| CHALLENGE |
Put each line into a JSON list of strings, from the line containing "Upon examining this" through the last line of the items, leaving out blank lines.

| MATERIAL |
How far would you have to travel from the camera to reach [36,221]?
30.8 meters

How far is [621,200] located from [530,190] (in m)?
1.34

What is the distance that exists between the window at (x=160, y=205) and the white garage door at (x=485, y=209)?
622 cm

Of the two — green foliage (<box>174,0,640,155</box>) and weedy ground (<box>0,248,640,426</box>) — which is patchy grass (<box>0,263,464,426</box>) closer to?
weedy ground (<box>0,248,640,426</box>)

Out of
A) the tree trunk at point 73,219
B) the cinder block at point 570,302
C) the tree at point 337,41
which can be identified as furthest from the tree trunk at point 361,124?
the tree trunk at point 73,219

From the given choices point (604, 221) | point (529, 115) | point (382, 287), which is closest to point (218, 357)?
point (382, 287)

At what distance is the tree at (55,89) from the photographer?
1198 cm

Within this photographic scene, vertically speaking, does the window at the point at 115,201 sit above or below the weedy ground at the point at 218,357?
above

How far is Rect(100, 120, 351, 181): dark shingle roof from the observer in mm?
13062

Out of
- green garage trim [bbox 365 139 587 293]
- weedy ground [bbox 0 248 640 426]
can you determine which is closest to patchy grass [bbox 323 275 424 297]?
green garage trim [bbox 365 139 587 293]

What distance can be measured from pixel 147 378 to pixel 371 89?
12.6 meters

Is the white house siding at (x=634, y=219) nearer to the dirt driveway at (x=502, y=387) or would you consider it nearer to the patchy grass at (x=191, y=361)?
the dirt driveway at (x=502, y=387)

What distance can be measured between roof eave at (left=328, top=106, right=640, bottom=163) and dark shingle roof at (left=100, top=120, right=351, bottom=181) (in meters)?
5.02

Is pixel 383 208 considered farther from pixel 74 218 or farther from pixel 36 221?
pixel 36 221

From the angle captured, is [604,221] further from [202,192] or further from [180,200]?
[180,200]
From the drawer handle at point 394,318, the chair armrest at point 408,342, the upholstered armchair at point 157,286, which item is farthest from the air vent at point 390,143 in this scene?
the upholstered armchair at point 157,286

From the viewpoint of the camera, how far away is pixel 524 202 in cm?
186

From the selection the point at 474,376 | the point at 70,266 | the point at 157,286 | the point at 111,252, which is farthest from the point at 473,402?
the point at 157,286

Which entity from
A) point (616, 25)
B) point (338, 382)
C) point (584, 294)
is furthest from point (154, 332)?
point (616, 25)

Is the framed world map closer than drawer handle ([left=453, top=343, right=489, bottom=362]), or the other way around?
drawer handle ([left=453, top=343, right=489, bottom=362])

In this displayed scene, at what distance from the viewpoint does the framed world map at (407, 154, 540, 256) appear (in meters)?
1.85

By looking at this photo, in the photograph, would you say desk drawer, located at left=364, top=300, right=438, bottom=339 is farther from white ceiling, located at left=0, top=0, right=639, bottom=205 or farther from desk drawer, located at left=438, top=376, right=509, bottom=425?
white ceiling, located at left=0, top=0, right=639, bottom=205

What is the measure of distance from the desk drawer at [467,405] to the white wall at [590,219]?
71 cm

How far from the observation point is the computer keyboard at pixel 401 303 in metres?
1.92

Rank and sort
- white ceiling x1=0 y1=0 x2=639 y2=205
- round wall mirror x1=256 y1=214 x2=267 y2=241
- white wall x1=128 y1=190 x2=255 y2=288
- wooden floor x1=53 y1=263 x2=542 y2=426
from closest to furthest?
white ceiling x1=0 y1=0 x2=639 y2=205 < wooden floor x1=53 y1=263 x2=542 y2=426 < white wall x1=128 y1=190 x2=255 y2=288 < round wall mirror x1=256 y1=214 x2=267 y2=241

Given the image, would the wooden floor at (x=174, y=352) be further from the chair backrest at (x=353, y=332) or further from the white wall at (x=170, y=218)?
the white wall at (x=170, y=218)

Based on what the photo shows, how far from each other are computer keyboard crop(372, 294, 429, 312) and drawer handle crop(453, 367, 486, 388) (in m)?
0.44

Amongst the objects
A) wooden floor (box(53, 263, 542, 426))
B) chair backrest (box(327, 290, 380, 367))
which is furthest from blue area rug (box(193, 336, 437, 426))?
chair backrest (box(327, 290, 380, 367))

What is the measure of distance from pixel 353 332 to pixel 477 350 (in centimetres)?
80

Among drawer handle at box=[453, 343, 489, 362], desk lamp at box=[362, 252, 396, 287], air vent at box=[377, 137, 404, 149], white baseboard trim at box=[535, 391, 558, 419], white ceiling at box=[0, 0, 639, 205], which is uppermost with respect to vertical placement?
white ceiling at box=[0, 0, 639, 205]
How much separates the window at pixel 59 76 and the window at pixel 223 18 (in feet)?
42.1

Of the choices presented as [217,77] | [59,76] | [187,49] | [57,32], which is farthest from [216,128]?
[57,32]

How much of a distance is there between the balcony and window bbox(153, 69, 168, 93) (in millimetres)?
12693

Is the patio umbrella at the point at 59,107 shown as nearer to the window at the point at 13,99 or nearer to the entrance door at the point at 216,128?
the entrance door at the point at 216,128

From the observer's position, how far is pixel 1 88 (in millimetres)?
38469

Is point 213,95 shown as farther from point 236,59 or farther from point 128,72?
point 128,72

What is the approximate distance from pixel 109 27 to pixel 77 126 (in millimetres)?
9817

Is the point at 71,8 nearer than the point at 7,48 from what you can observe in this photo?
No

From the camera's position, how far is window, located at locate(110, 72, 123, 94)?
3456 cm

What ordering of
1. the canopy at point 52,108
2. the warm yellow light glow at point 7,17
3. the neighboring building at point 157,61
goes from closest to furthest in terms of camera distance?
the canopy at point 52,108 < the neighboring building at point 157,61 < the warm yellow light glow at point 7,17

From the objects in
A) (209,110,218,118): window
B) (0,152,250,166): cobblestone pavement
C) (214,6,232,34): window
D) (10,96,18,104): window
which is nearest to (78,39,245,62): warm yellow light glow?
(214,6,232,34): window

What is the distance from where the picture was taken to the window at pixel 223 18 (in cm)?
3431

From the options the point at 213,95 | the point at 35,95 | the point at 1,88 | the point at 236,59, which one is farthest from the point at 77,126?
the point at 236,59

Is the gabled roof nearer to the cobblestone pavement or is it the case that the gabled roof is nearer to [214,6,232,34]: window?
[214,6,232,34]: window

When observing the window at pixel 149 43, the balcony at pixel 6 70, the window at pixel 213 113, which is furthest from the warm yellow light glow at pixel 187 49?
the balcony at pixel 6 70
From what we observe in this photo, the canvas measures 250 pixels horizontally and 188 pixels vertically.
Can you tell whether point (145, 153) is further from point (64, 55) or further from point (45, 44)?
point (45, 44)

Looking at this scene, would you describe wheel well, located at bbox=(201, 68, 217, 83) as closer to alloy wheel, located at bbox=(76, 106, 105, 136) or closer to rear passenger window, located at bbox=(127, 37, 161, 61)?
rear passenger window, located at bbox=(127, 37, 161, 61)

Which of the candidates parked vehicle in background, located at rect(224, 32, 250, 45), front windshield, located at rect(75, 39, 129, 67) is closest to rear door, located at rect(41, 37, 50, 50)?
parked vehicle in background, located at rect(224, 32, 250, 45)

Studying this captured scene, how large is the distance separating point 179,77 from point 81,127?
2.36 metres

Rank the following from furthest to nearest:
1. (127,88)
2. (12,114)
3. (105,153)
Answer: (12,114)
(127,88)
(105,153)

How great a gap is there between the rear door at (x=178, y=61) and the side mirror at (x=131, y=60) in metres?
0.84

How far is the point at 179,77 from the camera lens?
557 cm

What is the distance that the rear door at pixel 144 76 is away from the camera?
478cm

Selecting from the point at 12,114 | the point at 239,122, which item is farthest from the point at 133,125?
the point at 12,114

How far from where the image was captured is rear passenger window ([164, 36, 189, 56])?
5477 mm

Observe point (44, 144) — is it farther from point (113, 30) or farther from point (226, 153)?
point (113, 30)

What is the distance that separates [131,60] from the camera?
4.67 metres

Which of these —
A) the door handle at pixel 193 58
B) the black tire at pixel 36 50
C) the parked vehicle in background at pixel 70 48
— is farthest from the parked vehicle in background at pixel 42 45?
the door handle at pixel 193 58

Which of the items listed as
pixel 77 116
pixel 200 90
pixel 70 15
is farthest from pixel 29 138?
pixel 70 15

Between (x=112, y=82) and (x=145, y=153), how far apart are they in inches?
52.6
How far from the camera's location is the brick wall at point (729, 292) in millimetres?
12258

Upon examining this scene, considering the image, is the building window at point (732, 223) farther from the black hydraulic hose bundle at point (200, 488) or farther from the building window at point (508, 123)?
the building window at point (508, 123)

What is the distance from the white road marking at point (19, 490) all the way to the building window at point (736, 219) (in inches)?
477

| CORRECT RESULT |
[
  "Upon examining this scene, considering the image, is the building window at point (732, 223) farther from the black hydraulic hose bundle at point (200, 488) or farther from the building window at point (508, 123)?",
  "the building window at point (508, 123)",
  "What is the distance from the white road marking at point (19, 490) all the way to the building window at point (736, 219) (in inches)?",
  "477"
]